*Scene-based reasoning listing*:
►

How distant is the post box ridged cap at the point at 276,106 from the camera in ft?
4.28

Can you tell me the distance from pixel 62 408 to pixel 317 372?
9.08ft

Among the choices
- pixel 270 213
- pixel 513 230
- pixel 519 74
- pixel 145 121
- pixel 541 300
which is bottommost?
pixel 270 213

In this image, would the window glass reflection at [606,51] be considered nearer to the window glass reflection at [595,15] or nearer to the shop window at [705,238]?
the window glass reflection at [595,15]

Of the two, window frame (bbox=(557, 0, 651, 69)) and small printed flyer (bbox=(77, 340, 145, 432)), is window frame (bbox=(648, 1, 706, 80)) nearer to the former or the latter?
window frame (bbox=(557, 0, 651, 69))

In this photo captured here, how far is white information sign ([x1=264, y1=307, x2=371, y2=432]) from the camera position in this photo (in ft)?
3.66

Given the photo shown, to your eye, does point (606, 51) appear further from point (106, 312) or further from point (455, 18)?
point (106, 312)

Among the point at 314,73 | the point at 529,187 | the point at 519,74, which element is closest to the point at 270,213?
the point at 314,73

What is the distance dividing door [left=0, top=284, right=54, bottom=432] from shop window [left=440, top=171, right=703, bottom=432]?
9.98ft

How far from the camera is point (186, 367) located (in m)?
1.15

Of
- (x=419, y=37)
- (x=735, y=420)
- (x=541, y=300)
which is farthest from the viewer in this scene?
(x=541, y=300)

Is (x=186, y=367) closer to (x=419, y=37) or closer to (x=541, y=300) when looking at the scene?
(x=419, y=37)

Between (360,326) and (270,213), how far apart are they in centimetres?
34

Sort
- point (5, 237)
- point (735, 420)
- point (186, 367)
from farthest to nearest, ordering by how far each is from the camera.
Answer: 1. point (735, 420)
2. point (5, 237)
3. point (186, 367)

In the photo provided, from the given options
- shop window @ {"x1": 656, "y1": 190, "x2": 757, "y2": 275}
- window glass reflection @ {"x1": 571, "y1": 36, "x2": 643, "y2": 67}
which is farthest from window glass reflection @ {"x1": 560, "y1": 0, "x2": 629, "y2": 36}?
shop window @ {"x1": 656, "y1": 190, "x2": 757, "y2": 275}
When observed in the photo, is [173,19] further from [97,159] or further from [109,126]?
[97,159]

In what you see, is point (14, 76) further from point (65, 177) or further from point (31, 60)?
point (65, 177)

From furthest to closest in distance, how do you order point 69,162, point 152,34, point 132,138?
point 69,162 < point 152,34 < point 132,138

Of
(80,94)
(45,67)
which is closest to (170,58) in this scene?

◄

*EXERCISE DESCRIPTION*:
Rewrite the listing above so that every "camera" becomes "lens", and keep everything else the same.

*FINAL RESULT*:
How distant is the post box ridged cap at the point at 276,106 from the lens in ft?
4.28

Can you tell me the distance from pixel 62 408 to pixel 317 372?
9.08ft

Among the choices
- pixel 270 213
- pixel 513 230
- pixel 519 74
- pixel 145 121
- pixel 541 300
which is bottommost?
pixel 270 213

In this image, would the window glass reflection at [606,51] be considered nearer to the window glass reflection at [595,15] or nearer to the shop window at [705,238]?
the window glass reflection at [595,15]

Of the two, window frame (bbox=(557, 0, 651, 69)) and small printed flyer (bbox=(77, 340, 145, 432)), is window frame (bbox=(648, 1, 706, 80)) nearer to the former or the latter?
window frame (bbox=(557, 0, 651, 69))

In this photo captured here, how far is white information sign ([x1=264, y1=307, x2=371, y2=432]) from the lens position in this photo (in ft)?
3.66

Given the photo shown, to your eye, does point (606, 51) appear further from point (106, 312) or further from point (455, 18)?
point (106, 312)

Among the point at 314,73 | the point at 529,187 | the point at 519,74, which element is closest to the point at 270,213?
the point at 314,73

What is the distance dividing door [left=0, top=284, right=54, bottom=432] from shop window [left=440, top=171, right=703, bottom=432]?
9.98ft

How far from the lens is point (186, 367) located (in m)?
1.15

Of
- (x=419, y=37)
- (x=735, y=420)
- (x=541, y=300)
which is farthest from the viewer in this scene?
(x=541, y=300)

Is (x=186, y=367) closer to (x=419, y=37) or closer to (x=541, y=300) when looking at the scene?
(x=419, y=37)

Between (360,326) and (270,213), how far apart are they in centimetres?
34

Sort
- point (5, 237)
- point (735, 420)
- point (186, 367)
from farthest to nearest, ordering by how far each is from the lens.
Answer: 1. point (735, 420)
2. point (5, 237)
3. point (186, 367)

In the photo provided, from the given options
- shop window @ {"x1": 656, "y1": 190, "x2": 757, "y2": 275}
- window glass reflection @ {"x1": 571, "y1": 36, "x2": 643, "y2": 67}
which is farthest from window glass reflection @ {"x1": 560, "y1": 0, "x2": 629, "y2": 36}?
shop window @ {"x1": 656, "y1": 190, "x2": 757, "y2": 275}
When observed in the photo, is [173,19] further from [97,159] or further from [109,126]?
[97,159]

In what you see, is point (14, 76) further from point (65, 177) or further from point (31, 60)?
point (65, 177)

From furthest to closest in distance, how do you order point 69,162, point 152,34, point 132,138?
point 69,162 < point 152,34 < point 132,138

Of
(80,94)
(45,67)
which is closest to (170,58) in this scene?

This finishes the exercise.